Bolsonaro tinha medo de ser preso se ficasse no país pelo conjunto pelo golpismo, mas também precisava de um álibi para o 8 de janeiro de 2023, que já sabia que ocorreria. Tanto que repetiu, diversas vezes, que não tinha envolvimento com a invasão e depredação das sedes dos Três Poderes porque estava fora do país - uma justificativa que ofende a inteligência.

A maior parte do bolsonarismo-raiz vai concordar com todas as justificativas que ele der, mesmo que esteja torturando filhotes de gato ou defendendo em público que a saudosa vovó Palmirinha cozinhava mal.

Mas esse tipo de caso também influencia o eleitor pendular, aquele disputado a tapa na eleição passada, que poderia tanto votar em Lula (pela perspectiva de melhoria no bem-estar material) quanto em Jair (pelo discurso moral). Com isso, esse grupo pode caminhar mais facilmente para o colo do petista em 2024 e 2026. Ainda mais se a renda e o emprego continuarem crescendo.

> _Entradas extraídas_:
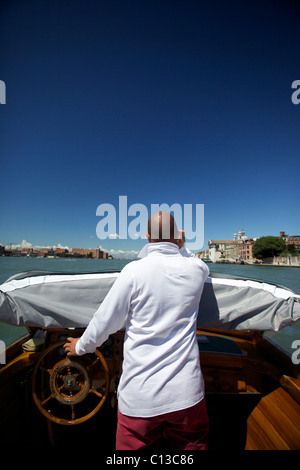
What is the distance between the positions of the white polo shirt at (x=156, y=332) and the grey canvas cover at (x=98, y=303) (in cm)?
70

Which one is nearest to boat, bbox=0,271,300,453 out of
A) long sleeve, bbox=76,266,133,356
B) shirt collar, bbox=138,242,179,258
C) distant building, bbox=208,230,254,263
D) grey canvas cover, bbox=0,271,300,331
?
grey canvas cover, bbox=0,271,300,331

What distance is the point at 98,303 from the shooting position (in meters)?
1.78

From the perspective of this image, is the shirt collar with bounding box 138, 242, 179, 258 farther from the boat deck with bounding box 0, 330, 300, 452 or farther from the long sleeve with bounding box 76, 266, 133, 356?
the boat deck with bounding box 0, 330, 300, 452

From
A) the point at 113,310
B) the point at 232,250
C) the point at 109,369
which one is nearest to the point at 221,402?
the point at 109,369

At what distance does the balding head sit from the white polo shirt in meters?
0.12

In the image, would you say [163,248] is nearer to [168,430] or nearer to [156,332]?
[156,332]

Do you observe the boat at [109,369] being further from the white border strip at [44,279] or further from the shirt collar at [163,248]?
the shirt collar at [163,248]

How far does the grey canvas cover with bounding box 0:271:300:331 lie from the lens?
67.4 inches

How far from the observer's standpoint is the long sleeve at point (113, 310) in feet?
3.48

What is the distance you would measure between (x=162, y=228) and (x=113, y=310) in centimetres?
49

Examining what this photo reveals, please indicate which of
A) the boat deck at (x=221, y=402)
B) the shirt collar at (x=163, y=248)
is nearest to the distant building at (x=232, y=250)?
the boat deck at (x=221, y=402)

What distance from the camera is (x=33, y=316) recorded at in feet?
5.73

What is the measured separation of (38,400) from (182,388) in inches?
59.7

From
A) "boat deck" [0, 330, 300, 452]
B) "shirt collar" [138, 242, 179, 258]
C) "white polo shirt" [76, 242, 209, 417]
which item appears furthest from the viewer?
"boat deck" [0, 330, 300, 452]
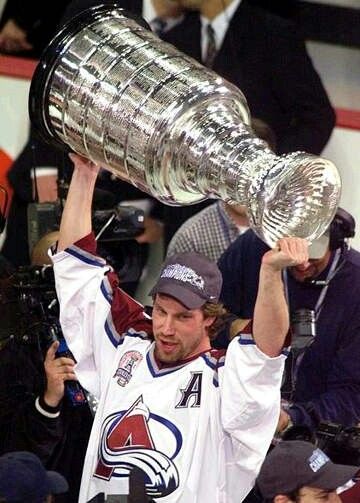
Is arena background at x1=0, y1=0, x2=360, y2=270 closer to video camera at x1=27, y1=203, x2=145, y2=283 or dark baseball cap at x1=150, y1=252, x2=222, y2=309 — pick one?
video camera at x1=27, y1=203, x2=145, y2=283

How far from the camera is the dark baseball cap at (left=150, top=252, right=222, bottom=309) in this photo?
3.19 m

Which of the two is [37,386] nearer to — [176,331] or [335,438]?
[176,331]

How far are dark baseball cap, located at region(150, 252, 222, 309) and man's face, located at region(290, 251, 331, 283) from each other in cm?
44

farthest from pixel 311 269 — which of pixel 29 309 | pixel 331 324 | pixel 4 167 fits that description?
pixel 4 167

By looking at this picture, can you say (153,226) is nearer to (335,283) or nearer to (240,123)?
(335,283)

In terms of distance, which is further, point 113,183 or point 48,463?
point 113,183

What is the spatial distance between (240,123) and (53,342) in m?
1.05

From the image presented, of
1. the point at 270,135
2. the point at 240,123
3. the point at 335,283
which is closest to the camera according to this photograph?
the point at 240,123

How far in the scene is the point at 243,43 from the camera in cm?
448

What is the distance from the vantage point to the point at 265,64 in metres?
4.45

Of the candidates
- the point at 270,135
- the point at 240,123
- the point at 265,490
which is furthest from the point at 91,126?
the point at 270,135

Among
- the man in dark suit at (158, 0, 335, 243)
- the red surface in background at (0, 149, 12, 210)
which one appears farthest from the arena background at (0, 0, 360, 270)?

> _Explorar o material_:
1. Segundo o texto sobre Bolsonaro, que justificativa ele repetiu para negar envolvimento com a invasão e depredação das sedes dos Três Poderes?
2. Liste todos os anos mencionados no texto sobre Bolsonaro.
3. Escreva a continuação do texto sobre Bolsonaro a partir da última frase apresentada.

> _Respostas escritas_:
1. Que estava fora do país.

2. 2023, 2024 e 2026.

3.
O envio de grana alta para o exterior, tal como o esquema para desviar e vender joias, tem mais potencial de ferir a imagem de Bolsonaro junto a esse pessoal do que o seu negacionismo na pandemia ou seu golpismo eleitoral. Por isso, a necessidade de reforçar o discurso.

Bolsonaro sempre se vendeu como um "homem comum" que representaria os interesses do povo mais do que os políticos profissionais. Claro que era uma construção, uma vez que ele, um político profissional, especializou-se em ficar rico dando à luz funcionários fantasmas nos gabinetes da família e ficando com parte de seu salário.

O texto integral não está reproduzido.